The essence of the Dune Ecology Activity
One would picture the oldest desert on earth as a completely barren and lifeless landscape, but the exquisite Namib Desert is a flourishing ecosystem, with more life than one would ever expect.
Head out on foot with an expert guide to the edge of the Namib dune sea to explore its spectacular dunescapes. Hear about how the oldest and second driest desert on earth came to be and observe the many small and some uniquely adapted creatures that have managed to make this harsh environment – literally called “the living desert” – their home. Watch as your guide reads the signs in the sand and join him as he tracks diurnal lizards, endemic dune larks and even, if you are in luck, a Grant’s golden mole.

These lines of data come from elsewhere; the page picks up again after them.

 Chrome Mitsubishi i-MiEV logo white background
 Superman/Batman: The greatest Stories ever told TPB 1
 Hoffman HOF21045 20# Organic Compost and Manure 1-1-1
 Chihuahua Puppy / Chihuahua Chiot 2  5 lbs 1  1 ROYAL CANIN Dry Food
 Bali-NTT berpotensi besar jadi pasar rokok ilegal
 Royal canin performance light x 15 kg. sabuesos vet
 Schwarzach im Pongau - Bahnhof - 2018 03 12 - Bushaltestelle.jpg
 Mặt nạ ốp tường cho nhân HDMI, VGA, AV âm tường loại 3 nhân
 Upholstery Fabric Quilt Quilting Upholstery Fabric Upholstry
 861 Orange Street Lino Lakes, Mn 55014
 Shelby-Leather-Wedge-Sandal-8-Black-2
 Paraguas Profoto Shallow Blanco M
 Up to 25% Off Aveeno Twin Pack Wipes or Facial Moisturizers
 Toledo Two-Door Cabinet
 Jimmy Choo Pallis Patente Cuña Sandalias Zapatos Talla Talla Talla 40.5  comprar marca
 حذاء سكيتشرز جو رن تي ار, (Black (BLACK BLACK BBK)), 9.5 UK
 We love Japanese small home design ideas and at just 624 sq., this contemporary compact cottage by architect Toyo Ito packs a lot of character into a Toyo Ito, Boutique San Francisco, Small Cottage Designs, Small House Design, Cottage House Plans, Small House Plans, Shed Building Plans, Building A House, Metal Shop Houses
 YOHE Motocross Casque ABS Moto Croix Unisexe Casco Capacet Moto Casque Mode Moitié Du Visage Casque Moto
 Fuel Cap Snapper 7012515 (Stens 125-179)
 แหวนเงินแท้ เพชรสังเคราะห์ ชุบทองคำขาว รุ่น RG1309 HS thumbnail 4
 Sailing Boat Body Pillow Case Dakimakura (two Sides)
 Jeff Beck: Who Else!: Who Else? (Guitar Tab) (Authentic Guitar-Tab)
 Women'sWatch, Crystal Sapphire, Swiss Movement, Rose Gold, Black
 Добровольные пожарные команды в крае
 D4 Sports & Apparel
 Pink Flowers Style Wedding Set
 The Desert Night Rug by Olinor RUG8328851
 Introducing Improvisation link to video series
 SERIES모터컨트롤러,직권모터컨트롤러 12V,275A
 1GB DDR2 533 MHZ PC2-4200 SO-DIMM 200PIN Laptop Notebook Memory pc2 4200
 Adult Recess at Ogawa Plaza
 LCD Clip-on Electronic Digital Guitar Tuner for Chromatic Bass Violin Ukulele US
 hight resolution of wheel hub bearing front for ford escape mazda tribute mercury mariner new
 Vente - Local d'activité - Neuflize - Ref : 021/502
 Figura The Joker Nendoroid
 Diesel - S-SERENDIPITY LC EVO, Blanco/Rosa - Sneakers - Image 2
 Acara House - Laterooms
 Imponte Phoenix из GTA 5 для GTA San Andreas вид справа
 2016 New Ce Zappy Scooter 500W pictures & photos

The NamibRand Nature Reserve hopes to protect and conserve the unique ecology and wildlife of the south-west Namib Desert. These efforts are critical in facilitating seasonal migratory wildlife routes and in protecting its rich biodiversity. Guests can keep a look out for the staggering range of wildlife in the form of Jameson’s red rock rabbits, Cape hares, black-baked jackals, Cape foxes, brown hyenas, aardwolfs, African wildcats, and potentially even the secretive but ever-present leopard.
After dark, under a blanket of stars, there are a number of nocturnal hunters that become active such as the web-footed gecko, dancing white lady spider, Peringuey’s adder, hairy-footed gerbils, barking geckos, and more.
These creatures are not alone as they battle against the elements. The Namib Desert is host to a number of unique alien desert-adapted plants. Catch the photogenic quiver trees in bright yellow bloom, the fascinatingly bizarre Welwitschia plant that lives up to 1,500 years and the scintillatingly poisonous false ink cap mushrooms.
During this activity, our guides will show you how the desert is teeming with life in places you would least expect it.